Incentives, new technology prompt Lawrence homeowner to install solar panels
With the 1970s energy crisis still fresh on his mind, Chris Claterbos built his Lawrence home with the intent to one day generate solar electricity.
Twenty-four years later, the idea made economic sense.
“It just took a little longer than I thought,” the Lawrence resident said.
Spurred by more efficient solar technology, a drop in the price of solar panels and a 30 percent federal tax rebate, Claterbos put six solar panels on his roof this winter.
“Now I can afford it,” Claterbos said.
An added incentive was the state’s recently passed net metering law, which requires utility companies to pay homeowners for unused energy that goes back into the electric system.
Claterbos is among the growing number of homeowners who have decided that the time has come for solar energy.
For the past several years, solar energy has been growing at a rate of 45 to 50 percent, said Seth Masia, deputy editor of Solar Today, a magazine published by the nonprofit advocacy organization American Solar Energy Society.
But in 2010, the number jumped by 115 percent, largely because of the federal tax rebate and falling cost of solar panels.
“It is just booming,” Masia said.
Kevin Good of Good Energy Solutions said that locally he has seen a steady rise in people ready to take the plunge toward solar energy.
“In the last two months, I’ve really noticed an increase,” said Good, who installed Claterbos’ solar panels.
In the case of Claterbos, the six panels, which at maximum capacity generate 225 watts each, costs a total of $8,000 to install.
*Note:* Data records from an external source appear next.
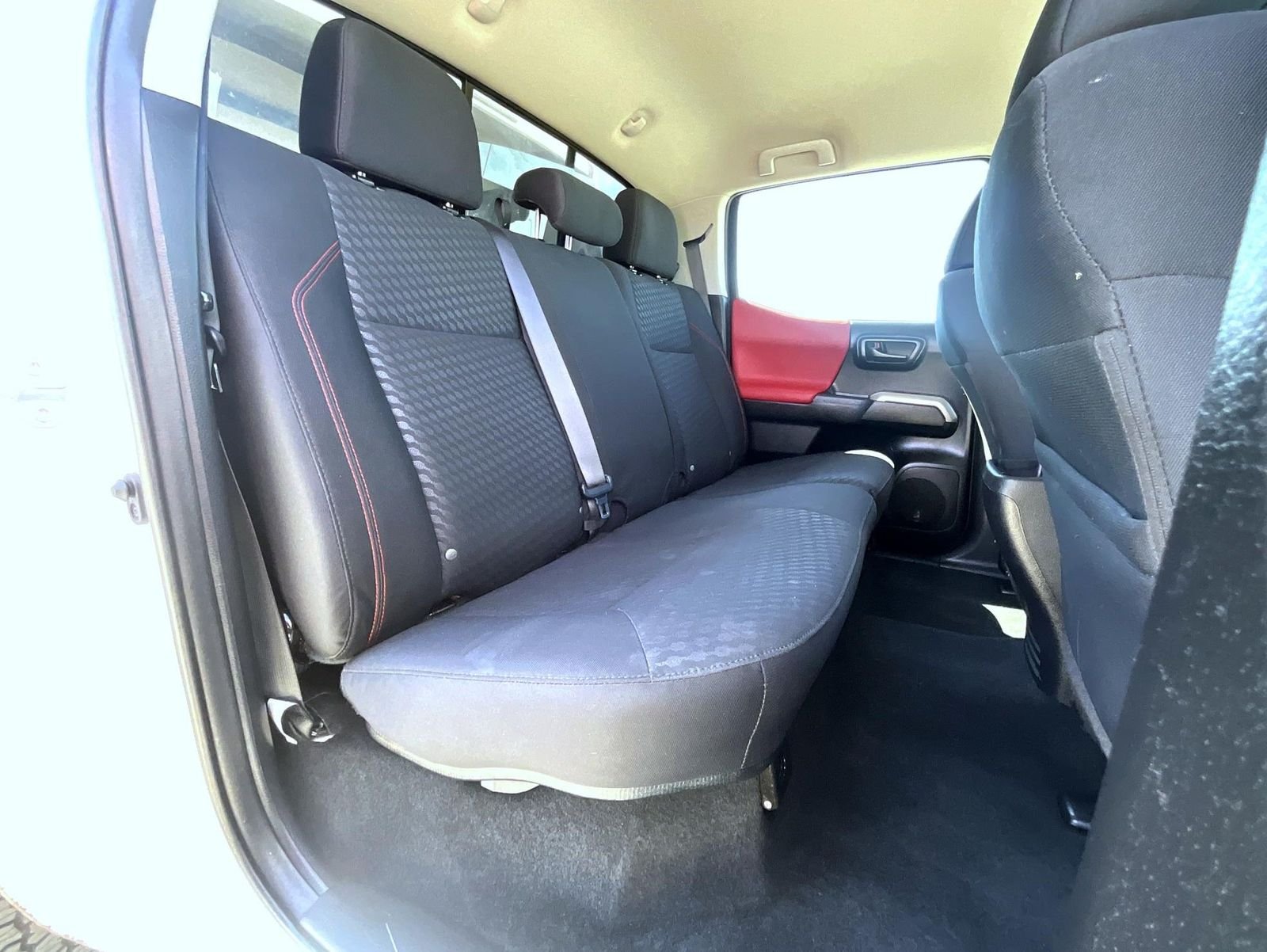 Used 2022 White Toyota SR5 image 19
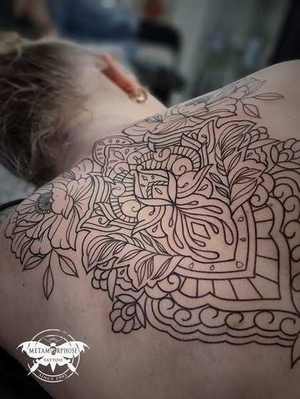 Tatouage mandala et fleurs dans le dos, en cours par Mich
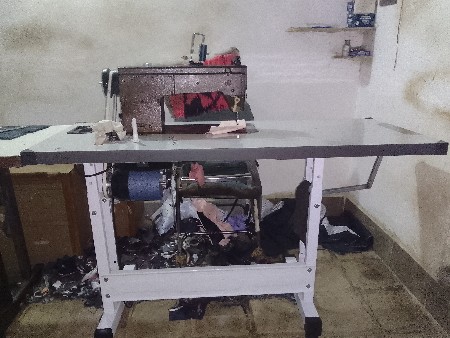 સિલાઈ મશીન વેચવાનું છે.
That number doesn’t include the 30 percent tax rebate he will receive.
Covered in the several inches of snow Lawrence received recently, the panels were generating just enough electricity to power two compact fluorescent lights. Soon, however, Claterbos predicts the panels will be able to cover 20 to 30 percent of his electrical demand.
From the savings on his electric bill, Claterbos expects to have the solar panel system paid off within seven and a half years.
With a house designed for solar energy, Claterbos was a good candidate because he had taken steps to make his home as energy efficient as possible.
“You bring down your energy loads first. Then you do renewables,” Good said.
Claterbos used a relatively new technology for his solar panels known as microinverters, which convert DC power to AC power for each panel.
In the more traditional solar panel system, the DC to AC power conversion occurs in a big box on the side of the building that connects the entire system. In this system, the amount of energy a series of solar panels generates is restricted to the panel that is collecting the least amount energy. So, if just one panel is in the shade or not working properly, the entire series loses its maximum potential for generating electricity.
With microinverter technology, each panel generates its own level of energy.
Because panels can be added one or two at a time, they are convenient for homeowners who want to increase capacity as they can afford it, Masia said.
For Claterbos, it was crucial to start using solar energy. Soon, he intends to install 12 to 14 more panels, which he thinks will cover all of his electrical demand minus the air conditioning.
“My goal, I’m going to retire not too far from now, and I don’t want to have an electric bill. Period,” he said.